** Begin Document segment **
As we’ve learned the past few weeks, questions are good, God is not afraid of them. Here are eight things you should know about Bible questions and answers.
1) There are two types of questions: Most questions come in two flavors: “sincere,” where you are truly seeking to know and understand God’s truth, and “insincere,” where you do not care about God or a relationship with Him. You want to make fun of Him or His children, or you are just lazy and want to justify your lack of belief in His existence.
We find sincere questions throughout the Bible. For example, in the Book of Matthew, Chapter 18, Peter asks Jesus this question:
The Bible Says: Then Peter came up and said to him, “Lord, how often will my brother sin against me, and I forgive him? As many as seven times?” (Matthew 18:21)
Jesus kindly answered Peter’s question by saying:
The Bible Says: Jesus said to him, “I do not say to you seven times, but seventy-seven times. (Matthew 18:22)
Notice Jesus' answer sets the bar high for how often we are to forgive our brother or sister who sins against us. He goes on to illustrate why this is the case by telling Peter the story of the King and the unforgiving servant. In this story, the King is God who has forgiven you (the servant) of an enormous debt (all your sin). Think about it, if you do not forgive others of the small debt, in comparison to the debt God has forgiven you, then why should God forgive you? How can God forgive you?
If Peter didn't ask this question of Jesus, we might not have such an amazing answer to help us in our walk and relationship with Him and with others.
2) Answers to most of your questions can be found in the Bible: We need to realize that the answers to most of our questions can be found in the Bible where someone else has asked the same question. That is why reading the Bible needs to become an integral part of our relationship with God. It answers a lot of questions we may have about our relationship with Him. It may, hopefully, even create some additional questions as well. Do not let this scare you.
3) Make sure you are seeking answers from a reputable source: As I said, questions are a good thing. Just make sure you are seeking answers from a reputable source, someone who believes the Bible is the inerrant, infallible, authoritative Word of God. If they do not believe this, then their God is microscopic. You might not want to trust anything they say because, in their minds and hearts, God is "limited" in what He can and can't do.
** End Document segment **
** Begin Collected data **
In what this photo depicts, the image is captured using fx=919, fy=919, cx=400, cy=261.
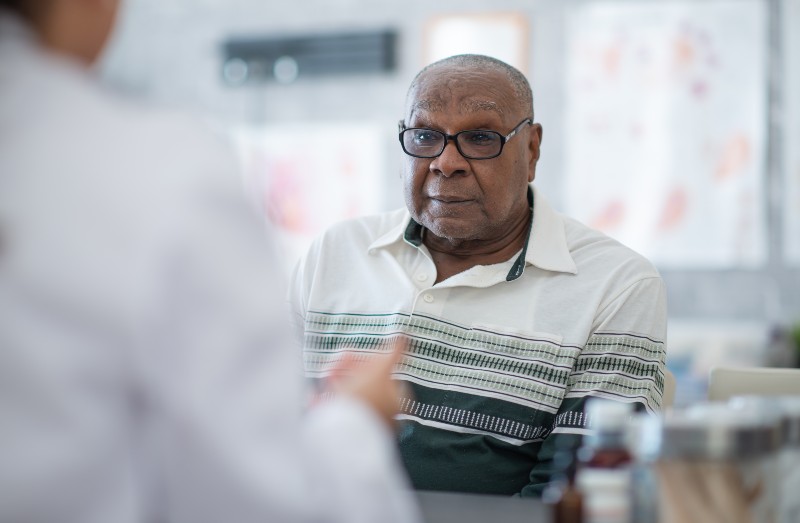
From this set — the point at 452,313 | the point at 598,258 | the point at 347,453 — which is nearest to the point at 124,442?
the point at 347,453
** End Collected data **
→ **Task list**
1 - In the Bible questions post, how many times does Jesus tell Peter to forgive?
2 - Rewrite everything in the Bible questions post from "1) There are" down to "in His existence.", switching "flavors" to "varieties".
3 - Which adjectives does the Bible questions post use to describe the Word of God in its point about reputable sources?

→ **Task responses**
1 - Seventy-seven times.

2 -
1) There are two types of questions: Most questions come in two varieties: “sincere,” where you are truly seeking to know and understand God’s truth, and “insincere,” where you do not care about God or a relationship with Him. You want to make fun of Him or His children, or you are just lazy and want to justify your lack of belief in His existence.

3 - Inerrant, infallible, authoritative